I’m getting tired of hearing pastors complain that people put soccer practices, family gatherings, and vacations above church.  Yes, it’s easy to fall into this complaint.  I also do so as I look around the sanctuary on a given Sunday and count up who is missing.  My mind automatically starts to think about ways to get them back.  But then I stop. I realize that I too have fallen into the practice of equating church with what happens on Sunday mornings.  With so many people opting for other activities, I wonder if people are not only being influenced by the larger culture, but also sensing that the church does not know or care about the world outside its doors.
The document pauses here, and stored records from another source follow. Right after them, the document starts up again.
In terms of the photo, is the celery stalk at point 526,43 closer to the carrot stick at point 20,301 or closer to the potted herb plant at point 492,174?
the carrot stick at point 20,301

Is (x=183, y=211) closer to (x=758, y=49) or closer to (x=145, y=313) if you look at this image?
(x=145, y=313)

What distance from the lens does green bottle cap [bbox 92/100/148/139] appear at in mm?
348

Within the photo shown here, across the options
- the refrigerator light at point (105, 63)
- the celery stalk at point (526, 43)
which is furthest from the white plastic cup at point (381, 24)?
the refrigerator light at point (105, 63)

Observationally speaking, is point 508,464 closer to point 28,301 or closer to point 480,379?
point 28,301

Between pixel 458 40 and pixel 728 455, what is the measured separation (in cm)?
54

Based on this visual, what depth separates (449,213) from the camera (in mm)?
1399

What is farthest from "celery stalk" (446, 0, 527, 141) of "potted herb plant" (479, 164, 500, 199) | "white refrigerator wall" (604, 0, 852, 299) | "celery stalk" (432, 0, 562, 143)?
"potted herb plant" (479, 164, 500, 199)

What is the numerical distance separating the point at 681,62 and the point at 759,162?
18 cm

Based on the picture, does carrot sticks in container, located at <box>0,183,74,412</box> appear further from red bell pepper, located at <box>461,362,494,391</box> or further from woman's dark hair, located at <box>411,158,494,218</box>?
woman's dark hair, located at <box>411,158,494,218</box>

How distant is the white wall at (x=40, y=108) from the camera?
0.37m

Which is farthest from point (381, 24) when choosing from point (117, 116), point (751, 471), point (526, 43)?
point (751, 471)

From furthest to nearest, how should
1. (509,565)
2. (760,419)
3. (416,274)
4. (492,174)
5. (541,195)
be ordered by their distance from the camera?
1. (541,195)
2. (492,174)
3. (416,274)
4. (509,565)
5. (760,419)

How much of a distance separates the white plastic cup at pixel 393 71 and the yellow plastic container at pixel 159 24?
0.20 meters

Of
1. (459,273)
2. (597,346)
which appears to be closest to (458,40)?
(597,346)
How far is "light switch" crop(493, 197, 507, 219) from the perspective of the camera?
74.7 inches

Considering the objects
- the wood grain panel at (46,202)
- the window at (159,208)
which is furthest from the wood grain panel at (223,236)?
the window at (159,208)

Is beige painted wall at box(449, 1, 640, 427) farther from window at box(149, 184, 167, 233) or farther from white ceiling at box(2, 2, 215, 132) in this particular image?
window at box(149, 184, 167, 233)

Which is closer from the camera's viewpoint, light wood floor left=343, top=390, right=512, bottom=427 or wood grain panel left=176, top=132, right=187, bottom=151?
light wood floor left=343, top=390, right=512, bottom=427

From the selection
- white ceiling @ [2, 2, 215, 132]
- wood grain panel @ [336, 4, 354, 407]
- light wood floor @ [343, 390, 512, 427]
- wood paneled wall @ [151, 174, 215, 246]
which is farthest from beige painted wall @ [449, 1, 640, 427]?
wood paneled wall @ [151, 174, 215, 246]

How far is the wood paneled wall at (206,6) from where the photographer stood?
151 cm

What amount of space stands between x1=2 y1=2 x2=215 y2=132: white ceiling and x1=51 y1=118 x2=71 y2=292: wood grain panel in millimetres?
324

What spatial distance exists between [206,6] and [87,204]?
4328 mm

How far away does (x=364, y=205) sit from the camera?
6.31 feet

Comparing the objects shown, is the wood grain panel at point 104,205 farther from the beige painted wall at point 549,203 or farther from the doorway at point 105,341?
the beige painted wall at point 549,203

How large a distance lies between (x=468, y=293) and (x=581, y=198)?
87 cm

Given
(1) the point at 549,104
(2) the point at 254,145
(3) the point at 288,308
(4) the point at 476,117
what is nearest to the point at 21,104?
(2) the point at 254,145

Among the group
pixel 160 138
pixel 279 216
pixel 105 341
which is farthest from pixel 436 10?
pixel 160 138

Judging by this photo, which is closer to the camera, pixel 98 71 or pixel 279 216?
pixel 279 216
At many churches there is an overwhelming sense that one must be present on Sundays and other events to be an active member and grow as a Christian: keeping the Sabbath means going to church.  Now, it’s not a bad thing to be in Bible studies or worship God corporately, don’t get me wrong.  The Bible encourages us to draw together and praise God, “not neglecting to meet together” (Hebrews 10:25) and Sunday morning activities are one way to do so.  Yet, in the church model that focuses on Sunday morning attendance, only once people enter our doors and become involved in our programs do we have the opportunity for influence.  We can rest on attendance numbers for proof that people are growing closer to Christ.  But are they really?  Are programs really the best way to shape people as Christ followers?  Because so much effort has been exerted in developing services and other programs that will attract people, we’ve forgotten something much more important, but more difficult: relationships.

What if we look at church more as the body of Christ – which it is – and not merely as a body that comes together primarily to keep an institution going?  Yes, some members of the body will serve the church as Sunday School teachers, administrators, and trustees.  But what if being a mother, a janitor, a barista, or a teacher were also regularly promoted as ways of attending church?  In this way, we are attending to church when we are attendant to Christ’s mission in our lives.  This may be during a weekly worship service, but it also can take place where ever we are at a given moment.  As we talk to the cashier at the corner grocer, take a pie to our next door neighbor, attend our child’s soccer game, or skip choir practice in order to attend a friend’s concert.

With this perspective, I don’t feel the need to coerce or convince people to be present at a weekly service.  We can walk together throughout the week learning how God is at work in our lives and how we are in mission in our places throughout the world.  Then, as we become more fully enmeshed in His story, we are drawn to gather with others in more formal worship, allowing God to fill us so that we can return to the world as church throughout the week.  It’s a living, breathing church in mission everywhere, not merely within four walls one hour a week.

How are you attending to church this week?